### Supplied text
+-------+

5 Questions with The Peace Accord

The never-ending Minnesota winter is a good time to check out Imposter Syndrome by The Peace Accord. It just might give a glimpse of meaning or acceptance or even appreciation for endurance and wisdom of adversity.

Please tell us about The Peace Accord and your musical history.

I should say that The Peace Accord as a band name was something that I had in mind before I even played in bands.

I started playing in bands as a teenager, nothing too serious until college after joining up with a punk band and then doing design work for bands while playing the occasional show here and there.  Then it was playing in bands with friends playing wherever we could.  Later, I would start a post rock band to kind of build bigger instrumental movements that were fun and went through a few iterations under other names.

When I moved to the Twin Cities in 2018, I wanted to start a band somewhere like Pavement meets Superchunk.  While I joined two bands, I was writing more than the bands I was in wanted to do and that ended up making the first Peace Accord record in 2019.  Initially, it was instrumentals working off weird tunings and when the Pandemic hit, it kind of became its own thing and I made it my vehicle to make it whatever I felt.

The lyric turn in Guestroom from borrowing from The Temptations’ Not to Proud to Beg to moving the guestroom is such an interesting reversal from the original. What was the inspiration?

For Guestroom, I already knew that song was going to be different from any of the others on the record in terms of style. Something about The Temptations kept calling out to me.  I love the Classic Five lineup and while I’ll never sing David Ruffin, I realized I could take the sentiment of the opening lyrics and turn around the perspective.

A person without regret is either a person in denial or who has yet to see regret of their own.  Not every choice we make is correct, sometimes a good idea is not the right idea.  Guestroom is about a person thinking they made the right call, and having to live with that weight of knowing there is a person they have left behind lingering out there and on their conscience.

Your music is atmospheric with vocals and movement. What is your process for creating the sounds?

Thank you for saying such a kind thing about my music!  Atmospherics are something I attempt but don’t always land.  My approach varies from song to song, but in my tool box of reverb and delay are really just space and placement.  The right amount of quiet can make the subtle sound like an ocean.  I think I’ve yet to capture it like that, but I would love to!   As far as atmospherics with vocals, much of that is me experimenting with making my voice fit the song.  The problem with that is that my voice will change up in tone from song to song, but I’m just trying to enjoy each song and what I hope goes well with the music.

+-------+

Dataset entries:
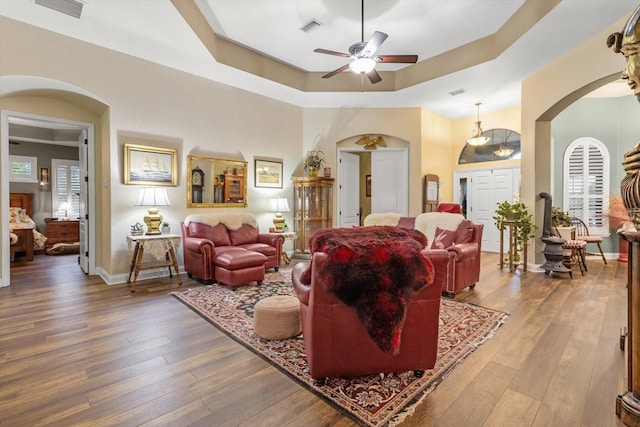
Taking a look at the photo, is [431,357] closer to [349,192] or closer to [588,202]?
[349,192]

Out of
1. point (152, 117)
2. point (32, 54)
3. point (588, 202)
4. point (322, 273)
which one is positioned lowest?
point (322, 273)

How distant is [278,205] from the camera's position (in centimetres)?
593

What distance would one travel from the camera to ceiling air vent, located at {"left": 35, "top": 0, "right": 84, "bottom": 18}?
3258 mm

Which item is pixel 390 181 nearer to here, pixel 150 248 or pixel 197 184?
pixel 197 184

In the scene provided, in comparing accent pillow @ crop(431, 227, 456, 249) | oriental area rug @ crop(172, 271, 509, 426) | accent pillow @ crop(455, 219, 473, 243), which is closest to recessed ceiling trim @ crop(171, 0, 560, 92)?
accent pillow @ crop(455, 219, 473, 243)

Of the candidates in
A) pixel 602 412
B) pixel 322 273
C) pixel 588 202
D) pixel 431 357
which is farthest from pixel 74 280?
pixel 588 202

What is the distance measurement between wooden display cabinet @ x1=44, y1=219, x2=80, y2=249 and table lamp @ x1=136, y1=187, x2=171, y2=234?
186 inches

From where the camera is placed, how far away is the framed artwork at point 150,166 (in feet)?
14.5

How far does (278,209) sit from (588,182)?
6527mm

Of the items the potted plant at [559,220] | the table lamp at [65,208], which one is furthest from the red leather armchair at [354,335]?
the table lamp at [65,208]

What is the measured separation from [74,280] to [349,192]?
5291mm

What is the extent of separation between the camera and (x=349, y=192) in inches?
277

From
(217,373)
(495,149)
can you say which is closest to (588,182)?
(495,149)

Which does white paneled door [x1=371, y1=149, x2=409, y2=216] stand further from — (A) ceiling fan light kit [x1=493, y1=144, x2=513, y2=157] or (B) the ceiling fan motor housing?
(B) the ceiling fan motor housing
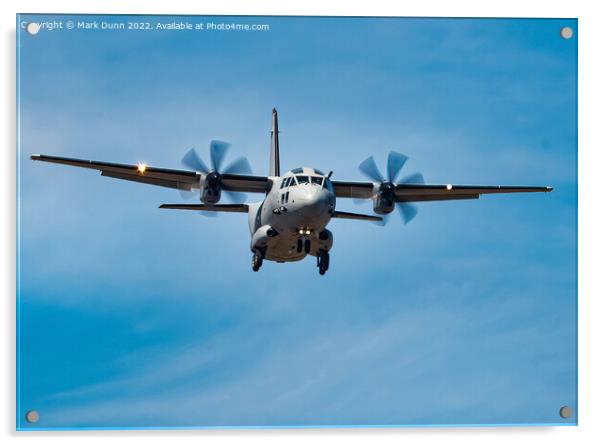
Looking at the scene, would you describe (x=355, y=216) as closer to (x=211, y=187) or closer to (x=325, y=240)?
(x=325, y=240)

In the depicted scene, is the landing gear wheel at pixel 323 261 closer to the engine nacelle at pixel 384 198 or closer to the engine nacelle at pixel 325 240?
the engine nacelle at pixel 325 240

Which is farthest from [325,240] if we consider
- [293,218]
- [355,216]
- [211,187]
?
[211,187]

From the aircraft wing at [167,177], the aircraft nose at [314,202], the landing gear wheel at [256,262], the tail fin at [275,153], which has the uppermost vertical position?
the tail fin at [275,153]

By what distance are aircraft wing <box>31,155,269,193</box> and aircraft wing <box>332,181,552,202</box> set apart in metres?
1.75

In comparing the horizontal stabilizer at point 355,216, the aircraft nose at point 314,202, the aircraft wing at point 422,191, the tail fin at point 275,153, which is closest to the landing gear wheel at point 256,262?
the horizontal stabilizer at point 355,216

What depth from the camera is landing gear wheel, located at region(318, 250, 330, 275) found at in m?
19.7

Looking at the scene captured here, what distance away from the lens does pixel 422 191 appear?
66.9ft

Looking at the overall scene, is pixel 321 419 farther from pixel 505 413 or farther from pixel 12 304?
pixel 12 304

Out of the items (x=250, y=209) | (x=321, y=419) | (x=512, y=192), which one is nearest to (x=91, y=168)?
(x=250, y=209)

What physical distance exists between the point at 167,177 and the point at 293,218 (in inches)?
111

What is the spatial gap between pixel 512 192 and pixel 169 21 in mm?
7561

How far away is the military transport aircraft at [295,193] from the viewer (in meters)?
18.4

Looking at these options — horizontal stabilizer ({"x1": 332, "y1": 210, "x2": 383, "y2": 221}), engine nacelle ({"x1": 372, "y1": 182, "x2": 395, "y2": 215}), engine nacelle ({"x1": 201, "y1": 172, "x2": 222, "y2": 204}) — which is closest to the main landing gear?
engine nacelle ({"x1": 201, "y1": 172, "x2": 222, "y2": 204})

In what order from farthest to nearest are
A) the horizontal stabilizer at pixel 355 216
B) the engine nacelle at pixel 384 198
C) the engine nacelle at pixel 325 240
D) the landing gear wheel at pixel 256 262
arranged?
1. the horizontal stabilizer at pixel 355 216
2. the landing gear wheel at pixel 256 262
3. the engine nacelle at pixel 384 198
4. the engine nacelle at pixel 325 240
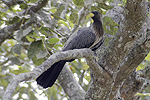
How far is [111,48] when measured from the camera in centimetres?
248

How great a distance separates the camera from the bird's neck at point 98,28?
3.03 metres

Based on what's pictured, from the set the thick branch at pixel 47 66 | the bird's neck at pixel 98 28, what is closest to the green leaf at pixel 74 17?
the bird's neck at pixel 98 28

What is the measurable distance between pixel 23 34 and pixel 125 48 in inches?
39.1

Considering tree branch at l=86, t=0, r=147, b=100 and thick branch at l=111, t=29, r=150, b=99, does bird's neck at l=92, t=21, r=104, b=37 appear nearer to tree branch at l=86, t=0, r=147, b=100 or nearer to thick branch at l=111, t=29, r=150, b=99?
thick branch at l=111, t=29, r=150, b=99

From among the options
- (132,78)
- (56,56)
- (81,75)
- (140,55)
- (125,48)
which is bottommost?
(81,75)

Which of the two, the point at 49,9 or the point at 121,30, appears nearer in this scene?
the point at 121,30

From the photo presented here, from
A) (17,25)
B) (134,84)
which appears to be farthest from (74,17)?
(134,84)

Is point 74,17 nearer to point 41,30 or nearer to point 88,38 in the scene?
point 88,38

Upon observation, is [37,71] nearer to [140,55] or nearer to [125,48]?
[125,48]

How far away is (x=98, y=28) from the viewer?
10.1 ft

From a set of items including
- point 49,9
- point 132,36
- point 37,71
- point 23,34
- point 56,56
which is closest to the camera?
point 37,71

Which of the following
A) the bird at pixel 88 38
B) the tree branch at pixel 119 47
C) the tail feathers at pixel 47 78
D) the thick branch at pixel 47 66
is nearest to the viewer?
the thick branch at pixel 47 66

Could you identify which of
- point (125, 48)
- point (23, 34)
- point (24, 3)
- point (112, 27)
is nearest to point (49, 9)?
point (24, 3)

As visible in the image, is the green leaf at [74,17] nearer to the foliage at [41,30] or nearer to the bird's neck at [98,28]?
the foliage at [41,30]
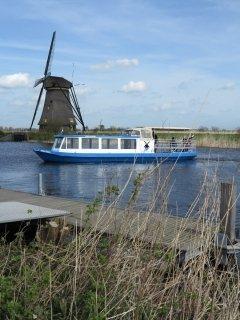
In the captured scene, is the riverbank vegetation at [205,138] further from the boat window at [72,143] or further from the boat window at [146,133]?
the boat window at [72,143]

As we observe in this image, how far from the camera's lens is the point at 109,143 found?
115 feet

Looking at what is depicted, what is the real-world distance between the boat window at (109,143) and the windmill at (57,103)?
18494mm

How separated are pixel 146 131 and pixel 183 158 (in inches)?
130

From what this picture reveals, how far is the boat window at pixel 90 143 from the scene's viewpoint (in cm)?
3441

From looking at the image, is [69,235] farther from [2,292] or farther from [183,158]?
[183,158]

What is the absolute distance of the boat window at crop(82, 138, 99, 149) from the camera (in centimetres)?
3441

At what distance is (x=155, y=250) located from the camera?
4270 millimetres

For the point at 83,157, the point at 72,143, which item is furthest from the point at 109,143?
the point at 72,143

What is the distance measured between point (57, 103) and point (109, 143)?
68.5 ft

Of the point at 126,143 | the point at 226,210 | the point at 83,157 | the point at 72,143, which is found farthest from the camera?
the point at 126,143

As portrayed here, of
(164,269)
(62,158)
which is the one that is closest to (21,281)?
(164,269)

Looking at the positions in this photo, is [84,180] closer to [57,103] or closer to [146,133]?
[146,133]

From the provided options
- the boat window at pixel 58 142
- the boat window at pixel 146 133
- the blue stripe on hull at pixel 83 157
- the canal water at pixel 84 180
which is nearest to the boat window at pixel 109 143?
the blue stripe on hull at pixel 83 157

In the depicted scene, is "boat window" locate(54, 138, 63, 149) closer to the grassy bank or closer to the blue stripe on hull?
the blue stripe on hull
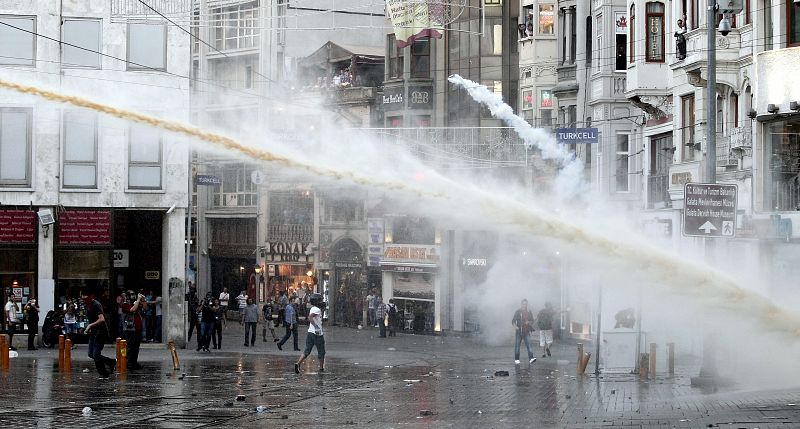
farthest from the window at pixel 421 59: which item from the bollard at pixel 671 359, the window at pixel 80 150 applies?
the bollard at pixel 671 359

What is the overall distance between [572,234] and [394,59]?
37.1m

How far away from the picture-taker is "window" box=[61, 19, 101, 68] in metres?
38.4

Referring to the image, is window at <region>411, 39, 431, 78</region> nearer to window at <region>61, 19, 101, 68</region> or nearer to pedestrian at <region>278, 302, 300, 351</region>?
pedestrian at <region>278, 302, 300, 351</region>

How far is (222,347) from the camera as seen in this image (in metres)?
41.2

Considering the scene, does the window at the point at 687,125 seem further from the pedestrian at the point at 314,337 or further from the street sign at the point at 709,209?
the pedestrian at the point at 314,337

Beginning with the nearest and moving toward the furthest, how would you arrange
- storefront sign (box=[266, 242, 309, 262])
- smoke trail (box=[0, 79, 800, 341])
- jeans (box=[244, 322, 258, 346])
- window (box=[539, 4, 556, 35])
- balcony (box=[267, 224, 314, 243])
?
smoke trail (box=[0, 79, 800, 341]) → jeans (box=[244, 322, 258, 346]) → window (box=[539, 4, 556, 35]) → balcony (box=[267, 224, 314, 243]) → storefront sign (box=[266, 242, 309, 262])

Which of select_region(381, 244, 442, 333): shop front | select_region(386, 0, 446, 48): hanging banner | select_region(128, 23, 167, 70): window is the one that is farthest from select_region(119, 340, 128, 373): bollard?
select_region(381, 244, 442, 333): shop front

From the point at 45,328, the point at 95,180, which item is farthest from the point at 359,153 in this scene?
the point at 45,328

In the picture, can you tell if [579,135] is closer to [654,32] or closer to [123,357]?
[654,32]

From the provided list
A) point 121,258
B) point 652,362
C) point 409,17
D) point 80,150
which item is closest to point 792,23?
point 652,362

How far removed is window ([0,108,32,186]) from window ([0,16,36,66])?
5.07 feet

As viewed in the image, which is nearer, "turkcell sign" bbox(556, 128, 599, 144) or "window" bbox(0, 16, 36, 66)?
"turkcell sign" bbox(556, 128, 599, 144)

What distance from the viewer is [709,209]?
24531mm

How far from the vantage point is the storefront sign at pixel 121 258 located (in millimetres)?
41438
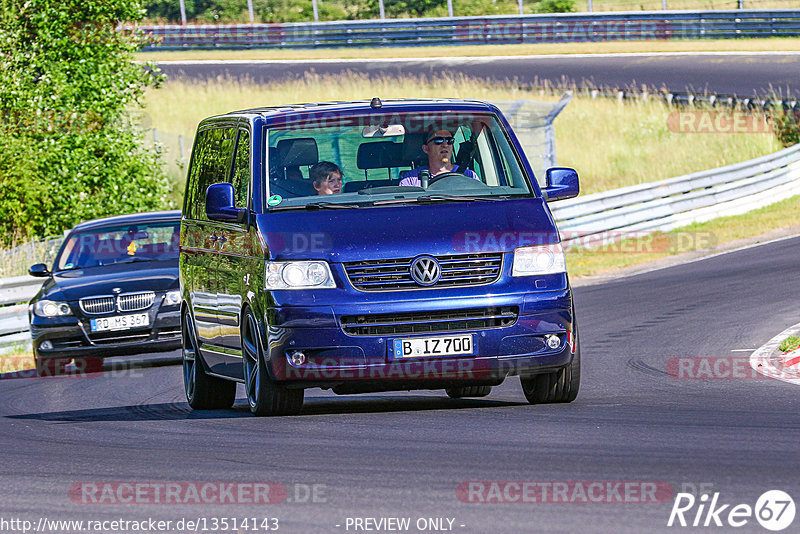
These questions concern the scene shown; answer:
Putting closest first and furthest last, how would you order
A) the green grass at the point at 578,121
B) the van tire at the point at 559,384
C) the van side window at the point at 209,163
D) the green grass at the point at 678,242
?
1. the van tire at the point at 559,384
2. the van side window at the point at 209,163
3. the green grass at the point at 678,242
4. the green grass at the point at 578,121

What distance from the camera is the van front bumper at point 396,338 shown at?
8.58 metres

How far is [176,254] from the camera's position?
16.8 m

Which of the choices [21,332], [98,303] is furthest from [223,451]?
[21,332]

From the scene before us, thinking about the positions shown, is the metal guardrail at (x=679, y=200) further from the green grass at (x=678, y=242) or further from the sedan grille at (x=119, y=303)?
the sedan grille at (x=119, y=303)

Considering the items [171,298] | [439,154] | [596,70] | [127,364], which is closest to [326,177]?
[439,154]

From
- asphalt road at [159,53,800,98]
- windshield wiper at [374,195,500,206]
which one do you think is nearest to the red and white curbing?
windshield wiper at [374,195,500,206]

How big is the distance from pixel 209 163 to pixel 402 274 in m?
2.90

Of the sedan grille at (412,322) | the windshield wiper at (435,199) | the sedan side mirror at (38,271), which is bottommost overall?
the sedan side mirror at (38,271)

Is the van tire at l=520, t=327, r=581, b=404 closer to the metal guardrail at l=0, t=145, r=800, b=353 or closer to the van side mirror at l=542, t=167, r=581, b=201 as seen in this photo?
the van side mirror at l=542, t=167, r=581, b=201

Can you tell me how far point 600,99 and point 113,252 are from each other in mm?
23156

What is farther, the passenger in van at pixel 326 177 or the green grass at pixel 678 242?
the green grass at pixel 678 242

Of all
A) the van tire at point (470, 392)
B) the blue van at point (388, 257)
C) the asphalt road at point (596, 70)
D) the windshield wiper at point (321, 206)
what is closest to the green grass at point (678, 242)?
the asphalt road at point (596, 70)

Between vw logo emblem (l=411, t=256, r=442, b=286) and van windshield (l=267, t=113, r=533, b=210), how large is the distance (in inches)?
22.8

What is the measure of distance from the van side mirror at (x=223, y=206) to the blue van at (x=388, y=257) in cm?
1
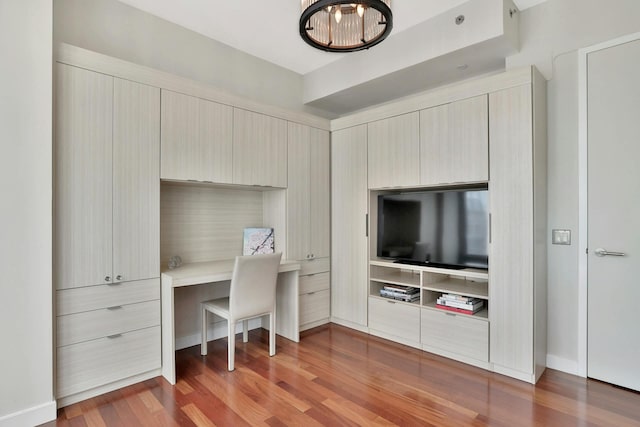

+-------+

### Problem statement
Answer these questions about the interview with The Peace Accord.
1. In what year did the musician move to the Twin Cities?
2. Which lineup of The Temptations does the musician say they love?
3. What two effects does the musician name as being in their tool box?

### Task response
1. 2018
2. The Classic Five lineup
3. Reverb and delay